At some point she ends up closer on the couch. My arm ends up around her shoulders. It happens slow. Natural. Two people leaning into warmth because the night is too fucking cold.

"This is nice," she murmurs against my shoulder.

It is nice. That's the fucked up part. I don't want her. She doesn't want me. But this — just being close to someone without it meaning anything, without it hurting anyone — I forgot what this felt like.

"Yeah."

"I don't want to think anymore tonight."

"Me neither."

She lifts her head to look at me. Eyes red-rimmed but clear. "Is this okay? I know we're both —"

"It's okay."

She kisses me first. Soft, questioning. I kiss her back.

We move to the bedroom eventually. It's not desperate, not frantic. Just slow and sad and honest. She cries a little after, apologizes, and I tell her she doesn't need to. I hold her until the shaking stops.

"I miss being touched," she whispers. "Not sex. Just... being held."

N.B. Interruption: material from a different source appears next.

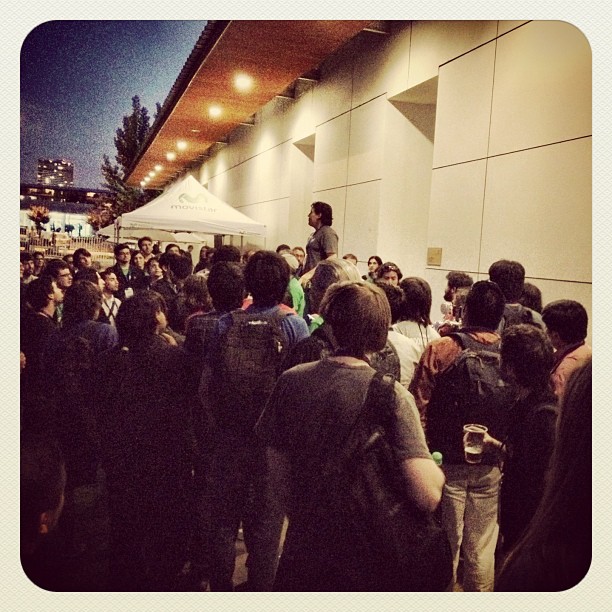 Beer!! photo shared by @mojombo http://instagr.am/p/SyNF2/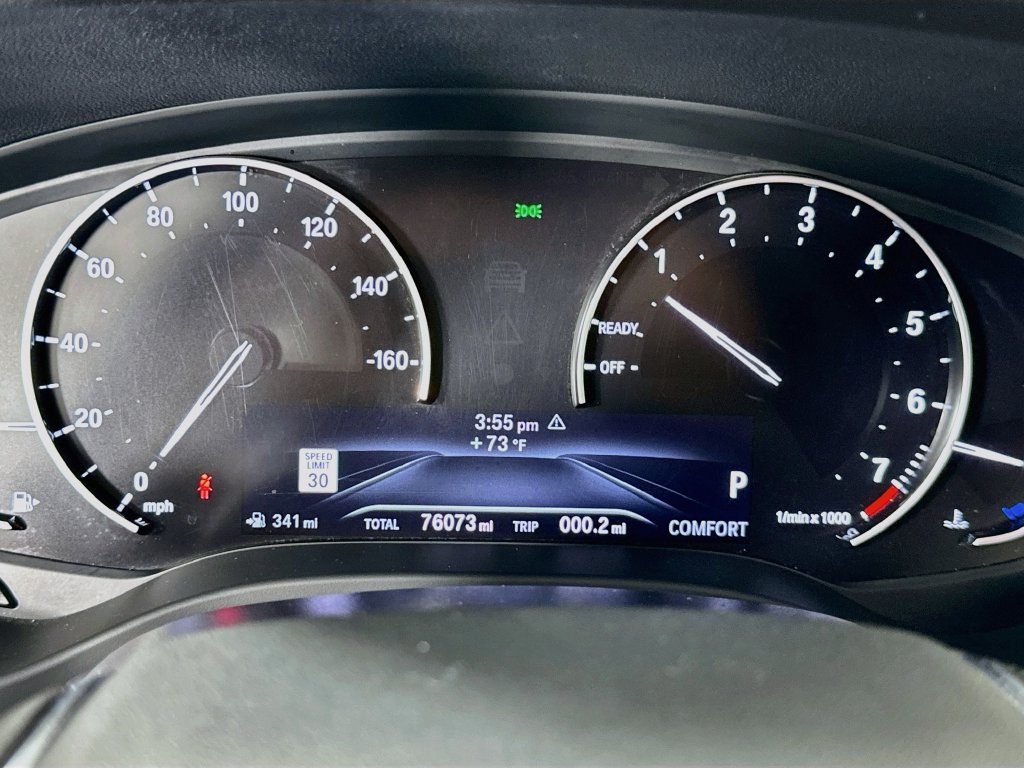 Used 2021 BMW X3 sDrive30i w/ Convenience Package RWD image 11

When's the last time someone held me? Not a back-slap from Reid. Not the half-hugs you give people at funerals where nobody knows what to do with their arms. Actually held.

I can't remember.

"Yeah."

"Does that make me pathetic?"

"Makes you human."

She laughs. Wet, broken sound. Presses her face into my chest. Her hair smells like some kind of fruit. Not vanilla. Nothing like Laine.

I'm grateful for that.

We don't sleep much. Drift in and out, tangled together. At one point she gets up to use the bathroom and I pull the blanket over myself, stare at the ceiling. Streetlamp throws stripes of light across the room.

When she comes back, she stops in the doorway.

"You're still here."

"Did you think I'd leave?"

"I don't know. Maybe." She climbs back in, settles against my side. "Thank you for staying."